• _AUFGABE A_
Wer leitet laut dem Text über die Dürer-Linoldrucke das Albrecht-Dürer-Haus?
• _AUFGABE B_
Prüfe, ob die folgenden Aussagen mit dem Text über die Dürer-Linoldrucke übereinstimmen, und belege jede Antwort mit einem wörtlichen Zitat. (i) Die Linoldrucke sind bis Mitte September im Albrecht-Dürer-Haus zu sehen. (ii) Fred Ziegler und Thomas Schauerte trafen sich bei einer Ausstellungseröffnung. (iii) Fred Ziegler schlug Dürers Rätselbilder vor.
• _AUFGABE C_
Setze den Text über die Dürer-Linoldrucke im Anschluss an seinen letzten Satz fort.

• _TEXTABSCHNITT_

=====

Was macht die moderne Hexe? Sie reitet nicht mehr auf dem Bock, sondern hat das Tier gegen einen Feuerstuhl getauscht. Polyeder fallen wie Würfel, und tief im Meer windet sich ein Krake im Licht des Tauchroboters. So frei interpretieren Grafik Design-Studierende heute Dürer. Bunt, provokant, überraschend sind die Linoldrucke, die bis Mitte September im Albrecht-Dürer-Haus zu sehen sind. Wie kam es dazu?
Manchmal beginnt eine großartige Ideen mit einer beiläufigen Begegnung. Beim Neujahrsempfang der Stadt Nürnberg traf der Künstler Fred Ziegler auf Thomas Schauerte, den Leiter des Albrecht-Dürer-Hauses und ausgewiesenen Dürer-Experten. Der eine arbeitet mit Studierenden, der andere wünscht sich mehr jüngere Besucher im Museum. Schnell waren sie sich einig: Da müssen wir uns unterhalten.
Noch immer rätselhaft
Thomas Schauerte schlug Dürers Rätselbilder vor. Graphiken wie „das Meerwunder“, „die Hexe“ und – als vielleicht bekanntestes – die sinnierende „Melencolia“ lassen sich bis heute nicht vollständig erklären und, wichtiger noch, sie sind Beispiele für Dürers Meisterschaft und lehren das genaue Hinschauen.

=====

• _QUELLENAUSZUG_
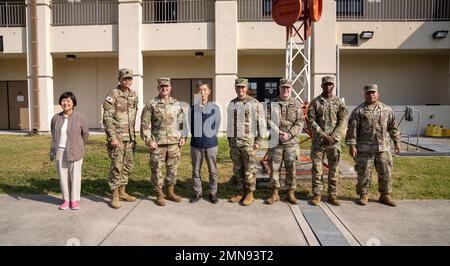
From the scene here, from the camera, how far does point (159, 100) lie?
17.5 ft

=====

• _ENDGÜLTIGE ANTWORT A_
Thomas Schauerte leitet das Albrecht-Dürer-Haus.

• _ENDGÜLTIGE ANTWORT B_
(i) Ja: „die bis Mitte September im Albrecht-Dürer-Haus zu sehen sind“
(ii) Nein: „Beim Neujahrsempfang der Stadt Nürnberg traf der Künstler Fred Ziegler auf Thomas Schauerte“
(iii) Nein: „Thomas Schauerte schlug Dürers Rätselbilder vor.“

• _ENDGÜLTIGE ANTWORT C_
„Die meisten jungen Leute haben keine Ahnung, was der Dürer da gemacht hat“, muss Fred Ziegler, der seit 22 Jahren die Druckwerkstatt der Technischen Hochschule leitet, konstatieren. Natürlich: Der Hase und die Betenden Hände sind den meisten bekannt. Aber darüber hinaus? Dürers Bildaufbau, die Figurenzeichnung, die feinen Linien und die überragenden handwerklichen Fähigkeiten, ganz zu schweigen von den Bezügen zur Geistesgeschichte und Wissenschaft, die er herstellt – all das haben Studierende aus vier Jahrgängen genutzt.
Sie informierten sich aus Sekundärliteratur über Albrecht Dürer, sein Wirken und seine Zeit. Dürers Rätselbilder erhielten sie als Faksimile. Ihr Auftrag: Sich inspirieren lassen von Gegenständen und mystischen Figuren und sie in die Jetzt-Zeit transportieren. „Je mutiger, desto besser“, gab Fred Ziegler, der mit seinen gelben Kunstwerken weit über Nürnberg hinaus bekannt ist, als Devise aus.
Gefühl für den Werkstoff
Nicht nur die Rätselbilder waren für die Studierenden, die im 3. Semester verpflichtend das Modul „Illustration“ belegen, neu. Sondern auch der Druck als Technik. „Sie haben Respekt vor den Maschinen, müssen den Umgang mit Farben lernen“, sagt Dozent Ziegler. Deshalb üben die jungen Leute zunächst mit Leder, mit Fell und Noppenfolie, um ein Gefühl für den Werkstoff zu bekommen. Ihre Semesterarbeit fertigen sie dann als Linol- und Materialdruck.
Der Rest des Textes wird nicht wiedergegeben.